How to scrap links on a web page using PHP

Post by **Neo** » Tue Mar 16, 2010 2:55 am

In this tutorial you will learn how to build a PHP script that scrapes links from any web page.

What You’ll Learn

How to use cURL to get the content from a website (URL)
Call PHP DOM functions to parse the HTML so you can extract links
Use XPath to grab links from specific parts of a page
Store the scraped links in a MySQL database
Put it all together into a link scraper
What else you could use a scraper for
Legal issues associated with scraping content

What You Will Need

Basic knowledge of PHP and MySQL
A web server running PHP 5
The cURL extension for PHP
MySQL – if you want to store the links

Get The Page Content
cURL is a great tool for making requests to remote servers in PHP. It can imitate a browser in pretty much every way. Here’s the code to grab our target site content:

Code: Select all

$ch = curl_init();
curl_setopt($ch, CURLOPT_USERAGENT, $userAgent);
curl_setopt($ch, CURLOPT_URL,$target_url);
curl_setopt($ch, CURLOPT_FAILONERROR, true);
curl_setopt($ch, CURLOPT_FOLLOWLOCATION, true);
curl_setopt($ch, CURLOPT_AUTOREFERER, true);
curl_setopt($ch, CURLOPT_RETURNTRANSFER,true);
curl_setopt($ch, CURLOPT_TIMEOUT, 10);
$html = curl_exec($ch);
if (!$html) {
    echo "<br />cURL error number:" .curl_errno($ch);
    echo "<br />cURL error:" . curl_error($ch);
    exit;
}

If the request is successful $html will be filled with the content of $target_url. If the call fails then we’ll see an error message about the failure.

Code: Select all

curl_setopt($ch, CURLOPT_URL,$target_url);

This line determines what URL will be requested. For example if you wanted to scrape this site you’d have $target_url = “/makebeta/”. I won’t go into the rest of the options that are set (except for CURLOPT_USERAGENT – see below).

Tip: Fake Your User Agent

Many websites won’t play nice with you if you come knocking with the wrong User Agent string. What’s a User Agent string? It’s part of every request to a web server that tells it what type of agent (browser, spider, etc) is requesting the content. Some websites will give you different content depending on the user agent, so you might want to experiment. You do this in cURL with a call to curl_setopt() with CURLOPT_USERAGENT as the option:

Code: Select all

$userAgent = 'Googlebot/2.1 (http://www.googlebot.com/bot.html)';
curl_setopt($ch, CURLOPT_USERAGENT, $userAgent);

This would set cURL’s user agent to mimic Google’s. You can find a comprehensive list of user agents here: User Agents.

Common User Agents
I’ve done a bit of the leg work for you and gathered the most common user agents:

Search Engine User Agents

Google – Googlebot/2.1 ( http://www.googlebot.com/bot.html)
Google Image – Googlebot-Image/1.0 ( http://www.googlebot.com/bot.html)
MSN Live – msnbot-Products/1.0 (+http://search.msn.com/msnbot.htm)
Yahoo – Mozilla/5.0 (compatible; Yahoo! Slurp; http://help.yahoo.com/help/us/ysearch/slurp)
ask

Browser User Agents

Firefox (WindowsXP) – Mozilla/5.0 (Windows; U; Windows NT 5.1; en-GB; rv:1.8.1.6) Gecko/20070725 Firefox/2.0.0.6
IE 7 – Mozilla/4.0 (compatible; MSIE 7.0; Windows NT 5.1; .NET CLR 1.1.4322; .NET CLR 2.0.50727; .NET CLR 3.0.04506.30)
IE 6 – Mozilla/4.0 (compatible; MSIE 6.0; Windows NT 5.1; .NET CLR 1.1.4322)
Safari – Mozilla/5.0 (Macintosh; U; Intel Mac OS X; en) AppleWebKit/522.11 (KHTML, like Gecko) Safari/3.0.2
Opera – Opera/9.00 (Windows NT 5.1; U; en)

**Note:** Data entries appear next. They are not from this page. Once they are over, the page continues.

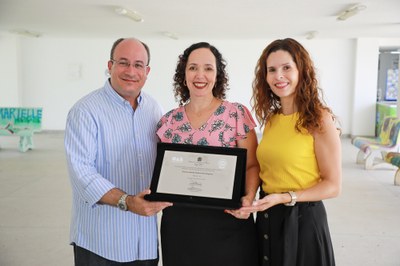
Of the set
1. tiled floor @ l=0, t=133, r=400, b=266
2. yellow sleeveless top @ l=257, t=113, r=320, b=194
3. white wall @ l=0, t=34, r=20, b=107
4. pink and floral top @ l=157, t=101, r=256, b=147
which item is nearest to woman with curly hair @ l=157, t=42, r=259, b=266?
pink and floral top @ l=157, t=101, r=256, b=147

Using PHP’s DOM Functions To Parse The HTML
PHP provides with a really cool tool for working with HTML content: DOM Functions. The DOM Functions allow you to parse HTML (or XML) into an object structure (or DOM – Document Object Model). Let’s see how we do it:

Code: Select all

$dom = new DOMDocument();
@$dom->loadHTML($html);

Wow is it really that easy? Yes! Now we have a nice DOMDocument object that we can use to access everything within the HTML in a nice clean way.

Tip: You may have noticed I put @ in front of loadHTML(), this suppresses some annoying warnings that the HTML parser throws on many pages that have non-standard compliant code.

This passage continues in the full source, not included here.